MAJGEN McLachlan confessed to being very disappointed at the extent to which Army needed to justify the ongoing need for all elements of its combined arms team, namely the M1A1 Abrams main battle tank, to armchair strategists.

“If you had been able to join us on our recent Talisman Sabre exercise, you would have seen a joint force cooperating to train in a demanding scenario in which we conducted an amphibious landing of all elements of our combined arms team, including the tank, before conducting a joint manoeuvre to defeat an adaptive hybrid enemy.”

He anticipated some 60 per cent of the destruction of the enemy during that exercise had been achieved by long range precision joint fires from air, land and sea.
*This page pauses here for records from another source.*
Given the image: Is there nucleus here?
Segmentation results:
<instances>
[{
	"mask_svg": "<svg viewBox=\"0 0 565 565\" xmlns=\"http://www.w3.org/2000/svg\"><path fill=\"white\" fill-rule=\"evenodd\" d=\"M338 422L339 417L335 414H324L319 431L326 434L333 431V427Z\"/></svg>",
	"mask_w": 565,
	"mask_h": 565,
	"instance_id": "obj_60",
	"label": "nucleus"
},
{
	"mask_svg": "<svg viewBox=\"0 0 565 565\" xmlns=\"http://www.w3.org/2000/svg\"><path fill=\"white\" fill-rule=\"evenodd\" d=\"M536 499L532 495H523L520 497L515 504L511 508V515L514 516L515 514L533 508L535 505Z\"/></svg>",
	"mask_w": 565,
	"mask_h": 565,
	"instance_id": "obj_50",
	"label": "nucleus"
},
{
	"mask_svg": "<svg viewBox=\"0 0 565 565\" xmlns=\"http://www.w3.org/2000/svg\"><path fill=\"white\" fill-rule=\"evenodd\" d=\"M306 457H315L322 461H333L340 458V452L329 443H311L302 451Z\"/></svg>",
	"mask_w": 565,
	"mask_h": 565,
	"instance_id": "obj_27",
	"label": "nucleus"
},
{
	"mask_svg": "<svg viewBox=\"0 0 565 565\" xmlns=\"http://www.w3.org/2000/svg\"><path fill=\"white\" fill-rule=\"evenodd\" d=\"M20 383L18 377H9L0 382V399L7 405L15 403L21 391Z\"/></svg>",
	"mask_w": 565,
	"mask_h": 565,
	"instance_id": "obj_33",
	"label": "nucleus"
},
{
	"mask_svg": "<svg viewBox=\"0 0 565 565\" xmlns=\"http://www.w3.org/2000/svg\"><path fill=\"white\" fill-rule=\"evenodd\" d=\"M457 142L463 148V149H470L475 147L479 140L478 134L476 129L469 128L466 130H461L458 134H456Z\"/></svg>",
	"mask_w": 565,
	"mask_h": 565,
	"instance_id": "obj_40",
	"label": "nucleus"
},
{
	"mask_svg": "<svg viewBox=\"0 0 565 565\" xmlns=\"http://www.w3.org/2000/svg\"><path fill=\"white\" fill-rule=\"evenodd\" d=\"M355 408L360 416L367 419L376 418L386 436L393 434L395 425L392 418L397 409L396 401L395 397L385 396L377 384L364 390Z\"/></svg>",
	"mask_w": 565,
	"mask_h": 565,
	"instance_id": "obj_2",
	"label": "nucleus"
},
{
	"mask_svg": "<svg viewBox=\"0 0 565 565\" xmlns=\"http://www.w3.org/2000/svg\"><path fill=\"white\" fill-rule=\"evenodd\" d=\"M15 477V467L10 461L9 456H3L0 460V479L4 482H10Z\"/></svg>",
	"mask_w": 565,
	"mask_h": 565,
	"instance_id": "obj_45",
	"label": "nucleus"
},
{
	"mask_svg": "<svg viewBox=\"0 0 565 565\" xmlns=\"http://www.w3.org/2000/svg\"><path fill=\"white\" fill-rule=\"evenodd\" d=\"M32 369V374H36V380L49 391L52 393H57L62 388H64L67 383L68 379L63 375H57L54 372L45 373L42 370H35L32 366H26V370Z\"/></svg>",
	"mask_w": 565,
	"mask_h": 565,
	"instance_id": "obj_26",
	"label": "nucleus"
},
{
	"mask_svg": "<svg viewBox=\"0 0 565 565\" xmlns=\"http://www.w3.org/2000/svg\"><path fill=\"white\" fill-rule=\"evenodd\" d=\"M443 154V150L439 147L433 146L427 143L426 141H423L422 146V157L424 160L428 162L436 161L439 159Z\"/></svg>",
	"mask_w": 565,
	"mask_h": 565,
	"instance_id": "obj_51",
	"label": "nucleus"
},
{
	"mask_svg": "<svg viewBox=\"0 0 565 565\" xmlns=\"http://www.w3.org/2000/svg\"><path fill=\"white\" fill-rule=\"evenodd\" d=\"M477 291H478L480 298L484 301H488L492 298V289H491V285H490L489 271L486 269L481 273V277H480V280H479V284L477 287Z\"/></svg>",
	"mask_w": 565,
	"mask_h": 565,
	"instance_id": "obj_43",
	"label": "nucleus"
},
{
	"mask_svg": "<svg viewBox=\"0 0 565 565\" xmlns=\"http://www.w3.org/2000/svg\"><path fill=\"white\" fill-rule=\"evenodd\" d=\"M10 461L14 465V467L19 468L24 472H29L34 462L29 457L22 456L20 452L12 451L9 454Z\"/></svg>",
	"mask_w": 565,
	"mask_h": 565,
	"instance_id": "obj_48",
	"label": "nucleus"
These tactics, according to the General, necessitated the development of equipment that could be part of a deeply integrated system of networked capabilities, linked not only across all services but also reverse engineered to include legacy systems.

“We will need machine to machine communication with very low latency, preferably with algorithms to allow for precision fires,” he said.

MAJGEN McLachlan added that the ADF needs to prepare for the most likely and existential threats, which includes leading a regional stability operation (as in East Timor) or contribution to an operation to defeat violent extremists with power projection aspirations.

This meant closer regional engagement and improved military to military ties – the LHDs had provided an extraordinary opportunity to project this kind of ‘soft power’, as recently demonstrated in the aftermath of recent natural disasters in Fiji and Vanuatu.

“We must become more regionally astute and culturally mindful of the region in which we live,” he said.

Being adaptable enough to respond in reasonable time and at reasonable cost to existential threats to Australia’s national interest was more important than trying to prepare for every kind of threat, according to the General.

He listed the five factors essential for adaptability as training, education, doctrine, equipment and experience, and made particular note that four of the five factors centred on people.

“I can tell you in many cases our people are better than the equipment we provide them … we aim to create pre-combat veterans for whom there is little shock and surprise when they confront the violence and chaos of modern conflict,” he said.

The ADF would continue to demand the best equipment, but this is limited to what the nation can afford, as he demonstrated in an answer to a question of why the Tiger ARH wouldn’t be replaced in the short term.

“I’d love to have the latest model Mercedes sports car sitting in my driveway but for now I have a VF Holden,” he replied.